I agree - as a teacher, I try to expose my students to as much of the world as possible - but years ago, when I offered to come into classes and teach kids about Chanukah (after about 20 kids asked me) I was told, almost universally, that the teachers were concerned how it would look if a Jewish teacher was teaching students about Judaism - they were concerned that the parents would see it as proselytizing.  

I am by no means particular observant, but I think that spreading _correct_ information about various religions is the way to better understanding - not making comments about stupid movies that (however unintentionally) come out as negative towards other peoples' belief systems.

In addition, having looked at the sites - the movie is about, by it's own description 





> A growing number of Evangelical Christians believe there is a revival underway in America that requires Christian youth to assume leadership roles in advocating the causes of their religious movement


 and the need for members of this community to teach their children to handle such roles appropriately - now, I may not agree with their beliefs, or even their methods, but I do agree with their desire to prepare their children for their role within society.


----------



## hongkongfooey (Sep 22, 2006)

People can teach their kids whatever they wish, I really don't care.
But, this lady is a nut bag. Watch the video clips. She herself says that she wants the children to have the same passion for jesus, that radical islamic suicide bombers have for allah. Then in another clip you have another person asking a room full of eight year old kids, if they are willing to die for jesus. Nut bags.


----------



## Kacey (Sep 22, 2006)

hongkongfooey said:


> People can teach their kids whatever they wish, I really don't care.
> But, this lady is a nut bag. Watch the video clips. She herself says that she wants the children to have the same passion for jesus, that radical islamic suicide bombers have for allah. Then in another clip you have another person asking a room full of eight year old kids, if they are willing to die for jesus. Nut bags.

§ **Raw records**:
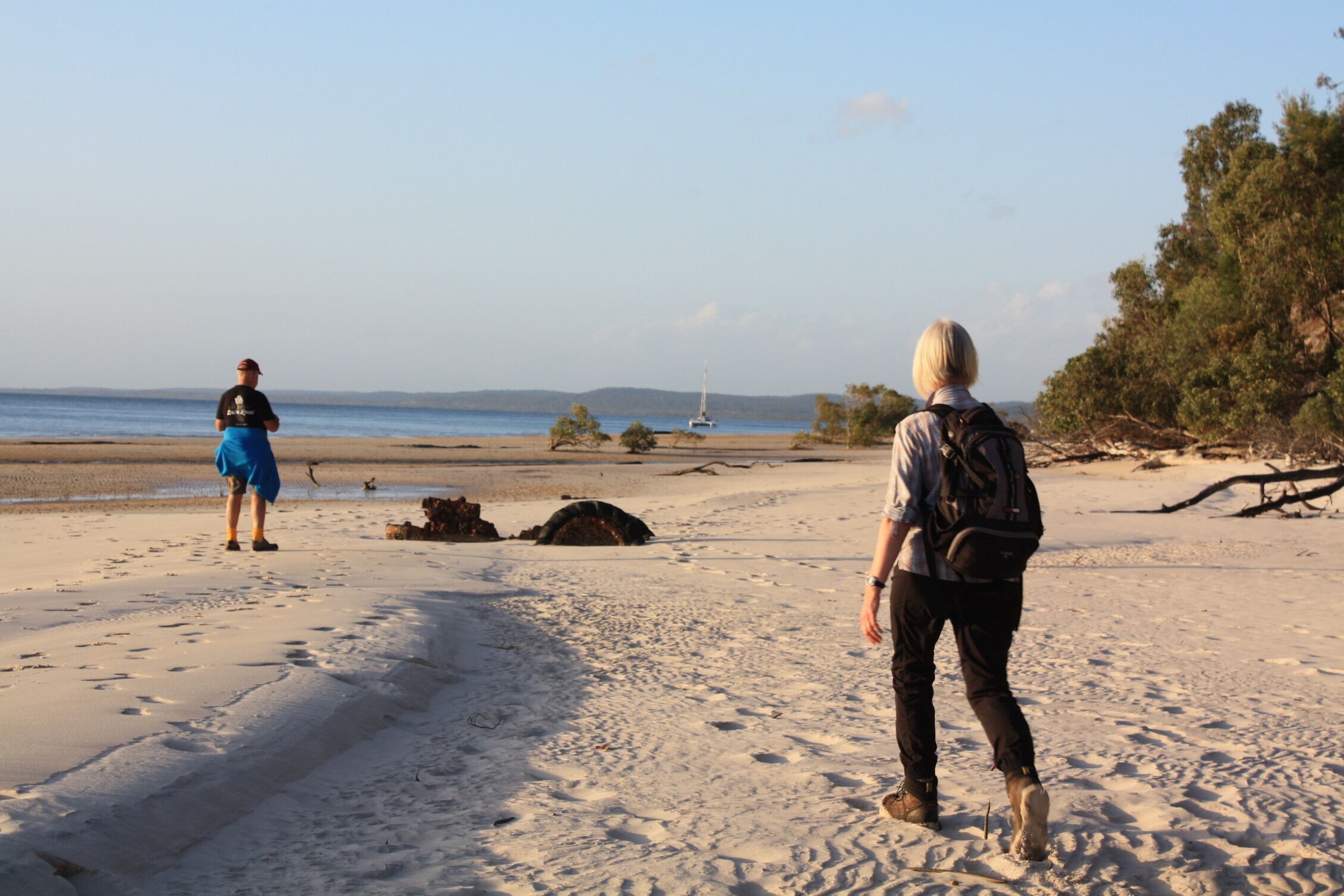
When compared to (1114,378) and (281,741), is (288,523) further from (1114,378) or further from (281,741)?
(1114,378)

--

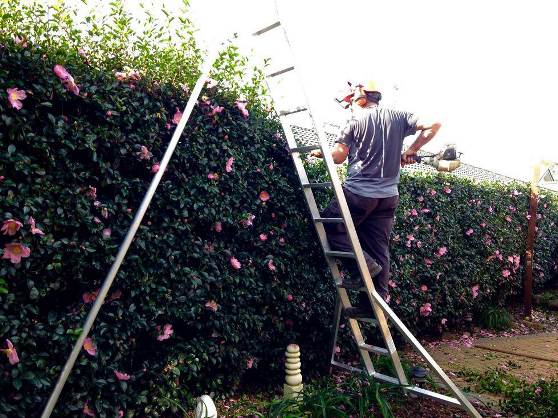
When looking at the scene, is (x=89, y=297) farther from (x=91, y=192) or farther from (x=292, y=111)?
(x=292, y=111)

§ **Directions**:
Check each of the three statements against the forum thread above and answer yes or no, quoting the exact words from the thread that decide it. 1. The teacher offered to teach classes about Chanukah after about 20 kids asked. 2. According to hongkongfooey, one clip shows a person asking a room of eight-year-old kids whether they are willing to die for Jesus. 3. hongkongfooey says people should not be allowed to teach their kids whatever they wish.

§ **Solution to the problem**:
1. Yes: "when I offered to come into classes and teach kids about Chanukah (after about 20 kids asked me)"
2. Yes: "in another clip you have another person asking a room full of eight year old kids, if they are willing to die for jesus"
3. No: "People can teach their kids whatever they wish, I really don't care."